Fatty acid synthase (FASN) catalyzes the synthesis of long-chain fatty acids from acetyl-CoA and malonyl-CoA. FASN is active as a homodimer with seven different catalytic activities and produces lipids in the liver for export to metabolically active tissues or storage in adipose tissue (7).

Acetyl-CoA carboxylase (ACC) catalyzes the pivotal step of the fatty acid synthesis pathway. Phosphorylation by AMPK at Ser79 or by PKA at Ser1200 inhibits the enzymatic activity of ACC (8).

Stearoyl-CoA desaturase 1 (SCD1) is a key lipogenic enzyme found in the endoplasmic reticulum that catalyzes the conversion of palmitoyl–CoA and stearoyl–CoA to palmitoleoyl–CoA (16:1) and oleoyl–CoA (18:1) (1-3).

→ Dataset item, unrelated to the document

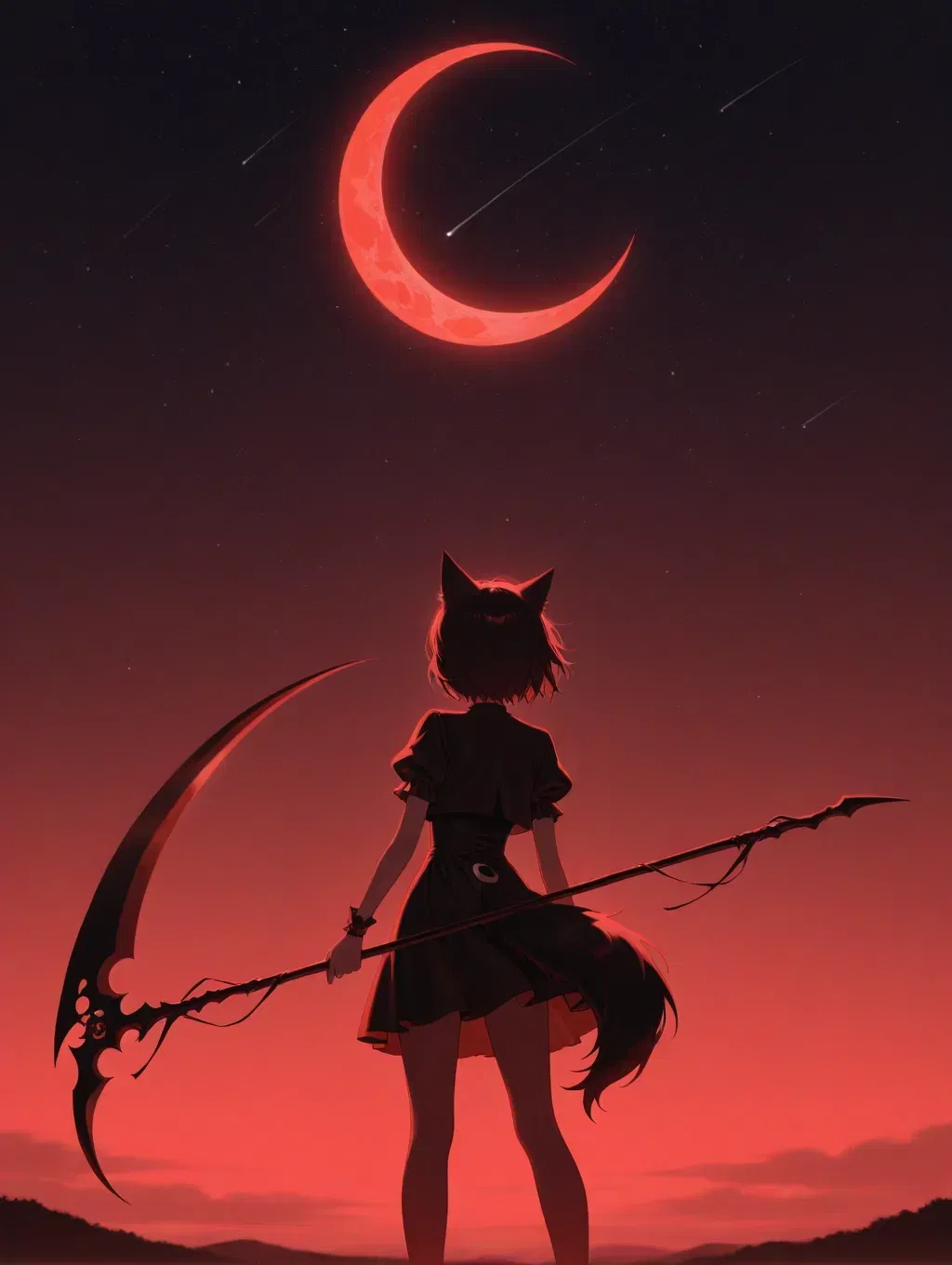 Avatar of The Fallen One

Palmitoleate and oleate are the major components of triglycerides, membrane phospholipids, and cholesterol esters (9).

Diacylglycerol O-acyltransferase 1 (DGAT1) catalyzes triacylglycerol biosynthesis from diacylglycerol and fatty acyl-CoA (10). Studies show that DGAT1 is highly expressed in glioblastoma (GBM), stimulating the storage of excess fatty acids in triacylglycerols and lipid droplets to block GBM cells from oxidative damage. DGAT1 inhibition in GBM cells enhances reactive oxygen species (ROS) production and causes mitochondrial damage, leading to cancer cell death (11). In addition, Jumonji domain-containing 6 (JMJD6) is critical for clear cell renal cell carcinoma (ccRCC) development. JMJD6, along with RBM39, promotes DGAT1 expression. DGAT1 inhibition suppresses ccRCC tumorigenesis in vivo (12).

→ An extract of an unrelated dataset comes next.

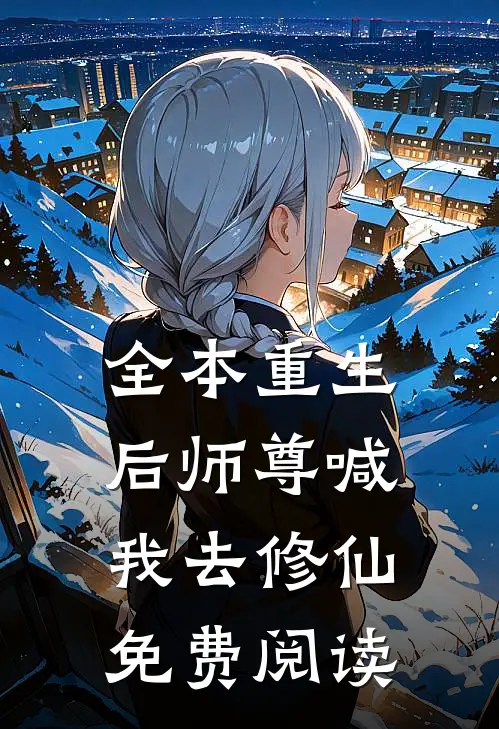全本重生后师尊喊我去修仙免费阅读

Acyl-CoA synthetase long-chain family member 4 (ACSL4) preferentially catalyzes the formation of arachidonoyl-CoA (AA-CoA) by inserting CoA into arachidonic acid (AA) (13). ACSL4-catalyzed acyl-CoAs also participate in the regulation of steroidogenesis (14), eicosanoid biosynthesis (15), and phospholipid remodeling (16). ACSL4 is an essential enzyme for the conversion of two key ferroptosis-inducing signals, oxidized arachidonic and adrenic phosphatidylethanolamines (17,18). Genome-wide CRISPR/Cas9-based genetic screens have demonstrated that ACSL4 is an essential component for ferroptosis execution (18), and genetic or pharmacological inhibition of ACSL4 can initiate a specific anti-ferroptotic rescue pathway (17). ACSL4 expression is upregulated in ferroptosis-sensitive cancer cells compared with ferroptosis-resistant cells (19). It has been shown to predict sensitivity to ferroptosis in a panel of basal-like breast cancer cell lines (18). Moreover, high ACSL4 protein expression in hepatocellular carcinoma (HCC) clinical tissue specimens is associated with improved patient outcomes after sorafenib treatment and could serve as a predictive biomarker (20).